= What the task asks =
Repeat the part of the U-verse TV passage that starts with "On February 25, 2021, AT&T" and goes on through "in San Antonio.", word for word.

= Text passage =
U-verse TV is a DirecTV brand of IPTV service. Launched on June 26, 2006, U-verse included broadband Internet (now AT&T Internet or AT&T Fiber), IP telephone (now AT&T Phone), and IPTV (U-verse TV) services in 48 states.

On February 25, 2021, AT&T announced that it would spin off DirecTV into a separate entity, containing the U-verse TV and AT&T TV services, selling a 30% stake to TPG Capital while retaining a 70% stake in the new standalone company. The deal was closed on August 2, 2021.

History
The current U-verse TV ultimately derives from the IPTV part of the former AT&T U-verse triple-play telecommunications service.

SBC Communications announced its plans for a fiber-optic network and Internet Protocol television (IPTV) deployment in 2004 and unveiled the name "U-verse" (formerly "Project Lightspeed") for the suite of network services in 2005. SBC eventually became AT&T in late 2005, and the AT&T name was applied for the service. AT&T U-verse was commercially launched June 26, 2006, in San Antonio.

By the third quarter of 2012, AT&T had 4.3 million TV subscribers, 2.7 million Phone subscribers and 7.1 million Internet.

At an analyst meeting in August 2015, following AT&T's acquisition of satellite provider DirecTV, AT&T announced plans for a new "home entertainment gateway" platform that will converge DirecTV and U-verse around a common platform based upon DirecTV hardware with "very thin hardware profiles". AT&T Entertainment and Internet Services CEO John Stankey explained that the new platform would offer "single truck roll installation for multiple products, live local streaming, improved content portability, over-the-top integration for mobile broadband, and user interface re-engineering."

= Dataset content =
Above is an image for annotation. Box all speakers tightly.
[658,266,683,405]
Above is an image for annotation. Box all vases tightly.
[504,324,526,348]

= Right answer =
On February 25, 2021, AT&T announced that it would spin off DirecTV into a separate entity, containing the U-verse TV and AT&T TV services, selling a 30% stake to TPG Capital while retaining a 70% stake in the new standalone company. The deal was closed on August 2, 2021.

History
The current U-verse TV ultimately derives from the IPTV part of the former AT&T U-verse triple-play telecommunications service.

SBC Communications announced its plans for a fiber-optic network and Internet Protocol television (IPTV) deployment in 2004 and unveiled the name "U-verse" (formerly "Project Lightspeed") for the suite of network services in 2005. SBC eventually became AT&T in late 2005, and the AT&T name was applied for the service. AT&T U-verse was commercially launched June 26, 2006, in San Antonio.